Exercise description: Write the records out again, keeping each line exactly as it is.

[Stored items]
◇ ◇ ◇ ◇ ◇ ◇ ◇
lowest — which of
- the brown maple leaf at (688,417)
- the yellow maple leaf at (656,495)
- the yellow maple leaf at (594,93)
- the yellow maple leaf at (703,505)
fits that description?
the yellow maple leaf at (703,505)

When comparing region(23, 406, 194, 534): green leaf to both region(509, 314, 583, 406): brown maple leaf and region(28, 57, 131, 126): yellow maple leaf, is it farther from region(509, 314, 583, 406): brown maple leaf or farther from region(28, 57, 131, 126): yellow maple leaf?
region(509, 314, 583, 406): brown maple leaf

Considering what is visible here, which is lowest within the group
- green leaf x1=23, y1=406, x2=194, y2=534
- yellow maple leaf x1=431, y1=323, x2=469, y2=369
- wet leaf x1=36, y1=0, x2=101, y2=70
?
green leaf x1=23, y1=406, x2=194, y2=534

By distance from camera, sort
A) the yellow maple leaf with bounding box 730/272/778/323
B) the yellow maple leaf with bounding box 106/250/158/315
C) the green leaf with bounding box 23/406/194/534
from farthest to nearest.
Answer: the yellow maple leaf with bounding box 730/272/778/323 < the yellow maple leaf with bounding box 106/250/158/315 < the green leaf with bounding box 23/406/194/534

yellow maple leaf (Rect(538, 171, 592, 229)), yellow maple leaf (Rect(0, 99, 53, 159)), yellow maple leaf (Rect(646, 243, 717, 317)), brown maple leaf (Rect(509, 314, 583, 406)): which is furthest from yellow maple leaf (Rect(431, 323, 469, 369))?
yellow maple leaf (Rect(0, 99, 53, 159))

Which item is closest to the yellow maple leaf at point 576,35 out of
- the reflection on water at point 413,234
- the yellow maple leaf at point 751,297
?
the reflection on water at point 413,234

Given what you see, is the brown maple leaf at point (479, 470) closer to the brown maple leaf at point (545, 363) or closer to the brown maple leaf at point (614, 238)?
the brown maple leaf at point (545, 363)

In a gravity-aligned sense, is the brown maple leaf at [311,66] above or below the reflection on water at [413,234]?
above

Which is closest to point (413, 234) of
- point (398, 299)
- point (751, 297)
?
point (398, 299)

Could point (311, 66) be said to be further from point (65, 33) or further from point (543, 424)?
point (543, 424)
◇ ◇ ◇ ◇ ◇ ◇ ◇
Answer below:
lowest — which of
- the brown maple leaf at (688,417)
- the yellow maple leaf at (656,495)
- the yellow maple leaf at (594,93)
- the yellow maple leaf at (703,505)
fits that description?
the yellow maple leaf at (703,505)

When comparing region(23, 406, 194, 534): green leaf to both region(509, 314, 583, 406): brown maple leaf and region(28, 57, 131, 126): yellow maple leaf, is it farther from region(509, 314, 583, 406): brown maple leaf or farther from region(28, 57, 131, 126): yellow maple leaf?
region(509, 314, 583, 406): brown maple leaf

Considering what is visible here, which is lowest within the group
- green leaf x1=23, y1=406, x2=194, y2=534
- yellow maple leaf x1=431, y1=323, x2=469, y2=369
- wet leaf x1=36, y1=0, x2=101, y2=70
?
green leaf x1=23, y1=406, x2=194, y2=534

By distance from camera, sort
A) the yellow maple leaf with bounding box 730/272/778/323
B) the yellow maple leaf with bounding box 106/250/158/315
C) the green leaf with bounding box 23/406/194/534
from farthest to nearest.
Answer: the yellow maple leaf with bounding box 730/272/778/323 < the yellow maple leaf with bounding box 106/250/158/315 < the green leaf with bounding box 23/406/194/534

yellow maple leaf (Rect(538, 171, 592, 229)), yellow maple leaf (Rect(0, 99, 53, 159)), yellow maple leaf (Rect(646, 243, 717, 317)), brown maple leaf (Rect(509, 314, 583, 406)): which is furthest from yellow maple leaf (Rect(431, 323, 469, 369))?
yellow maple leaf (Rect(0, 99, 53, 159))

Which item is closest to the yellow maple leaf at point 576,35 out of
- the reflection on water at point 413,234
- the yellow maple leaf at point 751,297
?
the reflection on water at point 413,234

Given what you see, is the brown maple leaf at point (479, 470) closer to the brown maple leaf at point (545, 363) or closer to the brown maple leaf at point (614, 238)?
the brown maple leaf at point (545, 363)

In a gravity-aligned sense, is the brown maple leaf at [311,66] above or below the reflection on water at [413,234]?
above

Which is closest to point (413, 234) of
- point (398, 299)
- point (751, 297)
?
point (398, 299)

Could point (311, 66) be said to be further from point (65, 33) or further from point (543, 424)?
point (543, 424)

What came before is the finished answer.